Fig 3. Inhibition of ER stress-induced autophagy aggravates, while activation of ER stress-induced autophagy decreases apoptosis in HCC cells.

(A) The Hepa 1–6 cells were incubated with rapamycin (100 nM) or 3-MA (5 mM) for 2 h, followed by treatment with TM (0.8 μg/mL) for an additional 24 h. Cells were then subjected to WST-1 assay. Data represent the mean ± SD of 3 separate experiments. *P<0.05 or **P<0.01 denotes a significant difference from the indicated control. (B) Hepa 1–6 cells that underwent the same treatment as in Figure 3A were subjected to flow cytometry assay and representative results are shown. The rate of apoptosis in each group was calculated based on PI staining assays. (C) Hepa 1–6 cells that underwent the same treatment as in Figure 3A were collected and subjected to western blot analyses with specific antibodies directed against c-PARP, LC3B, or β-actin. The density of the corresponding bands was measured quantitatively with an aforementioned method.

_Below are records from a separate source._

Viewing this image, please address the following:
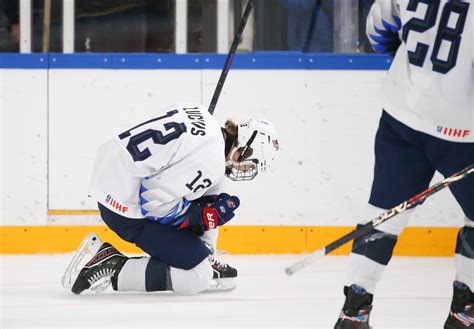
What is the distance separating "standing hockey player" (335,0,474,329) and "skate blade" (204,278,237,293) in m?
1.17

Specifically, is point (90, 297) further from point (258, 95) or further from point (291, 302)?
point (258, 95)

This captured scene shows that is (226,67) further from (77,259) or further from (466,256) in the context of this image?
(466,256)

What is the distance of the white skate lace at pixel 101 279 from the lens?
3.92 metres

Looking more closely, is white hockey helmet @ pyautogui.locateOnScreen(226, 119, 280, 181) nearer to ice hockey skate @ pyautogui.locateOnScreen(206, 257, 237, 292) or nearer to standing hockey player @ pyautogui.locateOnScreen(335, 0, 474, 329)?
ice hockey skate @ pyautogui.locateOnScreen(206, 257, 237, 292)

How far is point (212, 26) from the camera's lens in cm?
532

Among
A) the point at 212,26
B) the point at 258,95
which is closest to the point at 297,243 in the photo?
the point at 258,95

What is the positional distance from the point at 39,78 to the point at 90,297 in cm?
156

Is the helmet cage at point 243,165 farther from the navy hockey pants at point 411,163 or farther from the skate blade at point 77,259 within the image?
the navy hockey pants at point 411,163

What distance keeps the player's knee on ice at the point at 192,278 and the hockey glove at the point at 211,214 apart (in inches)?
5.4

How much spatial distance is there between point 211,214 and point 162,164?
26 centimetres

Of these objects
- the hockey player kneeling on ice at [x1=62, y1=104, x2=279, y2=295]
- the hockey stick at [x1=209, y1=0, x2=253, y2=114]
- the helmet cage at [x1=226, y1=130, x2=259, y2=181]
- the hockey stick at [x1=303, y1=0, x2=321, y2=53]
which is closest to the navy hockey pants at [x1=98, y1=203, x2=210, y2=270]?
the hockey player kneeling on ice at [x1=62, y1=104, x2=279, y2=295]

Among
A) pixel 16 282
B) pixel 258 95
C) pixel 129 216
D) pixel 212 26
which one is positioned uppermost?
pixel 212 26

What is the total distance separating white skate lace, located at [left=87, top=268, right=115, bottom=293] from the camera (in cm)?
392

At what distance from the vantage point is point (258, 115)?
5.18m
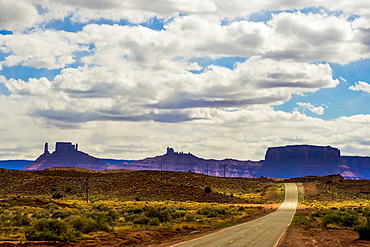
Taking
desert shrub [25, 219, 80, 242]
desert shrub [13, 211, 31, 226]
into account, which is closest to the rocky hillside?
desert shrub [13, 211, 31, 226]

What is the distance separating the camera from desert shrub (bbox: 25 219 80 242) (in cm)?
2573

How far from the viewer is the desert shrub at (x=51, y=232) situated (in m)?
25.7

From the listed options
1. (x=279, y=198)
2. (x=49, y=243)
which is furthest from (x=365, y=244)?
(x=279, y=198)

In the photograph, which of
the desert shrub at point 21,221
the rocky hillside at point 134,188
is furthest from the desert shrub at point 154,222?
the rocky hillside at point 134,188

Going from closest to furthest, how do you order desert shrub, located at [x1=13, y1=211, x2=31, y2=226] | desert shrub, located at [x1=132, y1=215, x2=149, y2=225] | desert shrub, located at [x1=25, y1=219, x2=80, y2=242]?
1. desert shrub, located at [x1=25, y1=219, x2=80, y2=242]
2. desert shrub, located at [x1=13, y1=211, x2=31, y2=226]
3. desert shrub, located at [x1=132, y1=215, x2=149, y2=225]

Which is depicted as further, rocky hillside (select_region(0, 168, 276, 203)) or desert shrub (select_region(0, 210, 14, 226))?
rocky hillside (select_region(0, 168, 276, 203))

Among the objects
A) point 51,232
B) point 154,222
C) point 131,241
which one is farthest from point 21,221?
point 131,241

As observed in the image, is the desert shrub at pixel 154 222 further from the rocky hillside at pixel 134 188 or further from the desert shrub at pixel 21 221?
the rocky hillside at pixel 134 188

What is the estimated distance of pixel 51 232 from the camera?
1039 inches

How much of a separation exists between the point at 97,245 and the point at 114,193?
7474cm

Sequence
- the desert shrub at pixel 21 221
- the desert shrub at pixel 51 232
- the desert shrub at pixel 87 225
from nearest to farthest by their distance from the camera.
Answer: the desert shrub at pixel 51 232 → the desert shrub at pixel 87 225 → the desert shrub at pixel 21 221

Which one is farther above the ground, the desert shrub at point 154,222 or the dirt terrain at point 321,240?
the dirt terrain at point 321,240

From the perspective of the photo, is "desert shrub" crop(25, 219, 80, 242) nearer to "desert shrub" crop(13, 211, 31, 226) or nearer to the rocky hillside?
"desert shrub" crop(13, 211, 31, 226)

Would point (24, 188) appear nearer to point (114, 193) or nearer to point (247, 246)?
point (114, 193)
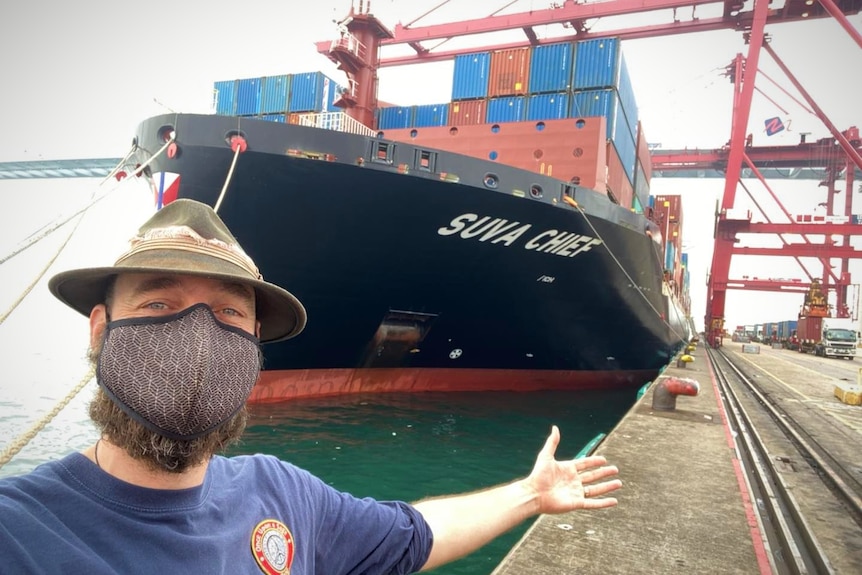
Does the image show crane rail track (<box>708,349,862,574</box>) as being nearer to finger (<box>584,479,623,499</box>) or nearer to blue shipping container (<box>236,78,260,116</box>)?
finger (<box>584,479,623,499</box>)

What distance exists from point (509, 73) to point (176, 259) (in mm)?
14878

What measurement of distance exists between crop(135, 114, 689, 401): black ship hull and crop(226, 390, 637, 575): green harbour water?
72 centimetres

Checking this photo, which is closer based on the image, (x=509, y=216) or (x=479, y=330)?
(x=509, y=216)

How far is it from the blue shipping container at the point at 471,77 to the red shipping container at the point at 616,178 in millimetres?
3914

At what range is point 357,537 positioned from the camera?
5.30ft

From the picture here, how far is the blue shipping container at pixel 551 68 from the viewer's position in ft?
45.9

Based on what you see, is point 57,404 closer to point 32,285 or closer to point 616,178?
point 32,285

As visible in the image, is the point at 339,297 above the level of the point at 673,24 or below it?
below

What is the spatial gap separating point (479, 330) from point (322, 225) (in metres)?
4.27

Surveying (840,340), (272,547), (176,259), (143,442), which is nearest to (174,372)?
(143,442)

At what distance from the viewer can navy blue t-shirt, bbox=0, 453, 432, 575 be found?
0.96 m

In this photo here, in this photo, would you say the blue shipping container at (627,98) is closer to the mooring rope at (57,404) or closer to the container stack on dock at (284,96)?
the container stack on dock at (284,96)

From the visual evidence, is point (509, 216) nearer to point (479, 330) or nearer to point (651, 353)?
point (479, 330)

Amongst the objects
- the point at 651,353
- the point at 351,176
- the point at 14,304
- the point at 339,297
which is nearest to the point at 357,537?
the point at 14,304
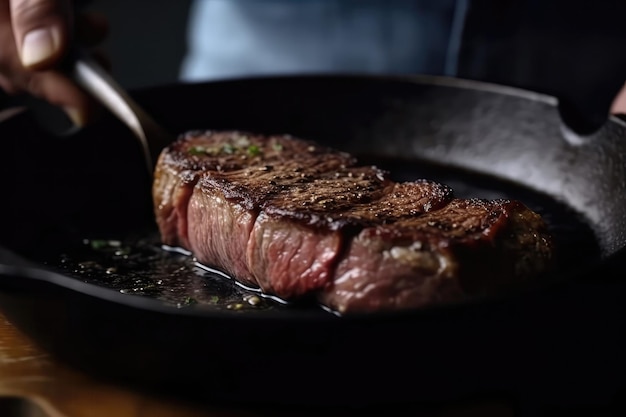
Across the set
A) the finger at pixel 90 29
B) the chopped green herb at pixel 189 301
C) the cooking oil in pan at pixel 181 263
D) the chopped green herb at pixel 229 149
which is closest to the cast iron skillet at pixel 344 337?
the cooking oil in pan at pixel 181 263

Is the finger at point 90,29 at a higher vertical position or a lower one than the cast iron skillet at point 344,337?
higher

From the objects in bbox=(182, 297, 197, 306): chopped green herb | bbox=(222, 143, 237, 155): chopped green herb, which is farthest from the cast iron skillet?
bbox=(222, 143, 237, 155): chopped green herb

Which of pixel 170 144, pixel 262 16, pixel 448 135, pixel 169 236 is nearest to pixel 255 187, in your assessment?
pixel 169 236

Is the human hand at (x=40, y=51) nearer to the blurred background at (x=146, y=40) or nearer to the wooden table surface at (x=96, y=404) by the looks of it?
the wooden table surface at (x=96, y=404)

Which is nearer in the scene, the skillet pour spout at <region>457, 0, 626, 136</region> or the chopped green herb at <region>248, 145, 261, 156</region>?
the chopped green herb at <region>248, 145, 261, 156</region>

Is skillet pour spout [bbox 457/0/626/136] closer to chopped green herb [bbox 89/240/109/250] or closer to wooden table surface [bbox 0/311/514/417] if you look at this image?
chopped green herb [bbox 89/240/109/250]

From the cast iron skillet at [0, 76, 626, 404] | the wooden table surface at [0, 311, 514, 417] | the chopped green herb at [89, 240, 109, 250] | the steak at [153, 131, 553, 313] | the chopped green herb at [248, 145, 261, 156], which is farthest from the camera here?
the chopped green herb at [248, 145, 261, 156]

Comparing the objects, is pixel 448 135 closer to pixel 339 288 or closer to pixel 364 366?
pixel 339 288

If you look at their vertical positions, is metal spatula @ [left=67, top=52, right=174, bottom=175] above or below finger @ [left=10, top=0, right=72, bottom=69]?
below
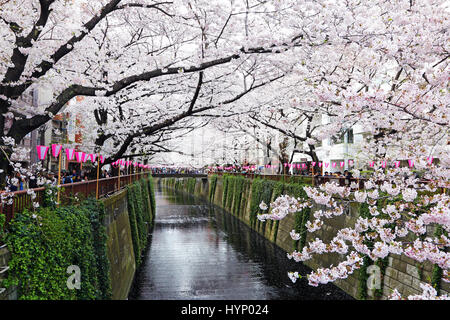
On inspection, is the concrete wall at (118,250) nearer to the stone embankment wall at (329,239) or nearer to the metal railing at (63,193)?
the metal railing at (63,193)

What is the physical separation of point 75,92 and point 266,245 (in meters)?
16.6

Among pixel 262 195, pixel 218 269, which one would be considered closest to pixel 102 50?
pixel 218 269

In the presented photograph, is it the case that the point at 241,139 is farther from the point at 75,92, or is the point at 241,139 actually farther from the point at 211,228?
the point at 75,92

Each data point is the mean ± SD of 3 independent experiments, *P<0.05 or **P<0.01 denotes a significant difference from the indicated control. (D) Hepa 1–6 cells with or without specific knockdown of LC3B were treated with TM (0.8 μg/mL) for 24 h and then harvested for western blot analyses with specific antibodies directed against c-PARP, LC3B II, or β-actin.The density of the corresponding bands was measured quantitatively with an aforementioned method. *P<0.05 or **P<0.01 denotes a significant difference from the indicated control.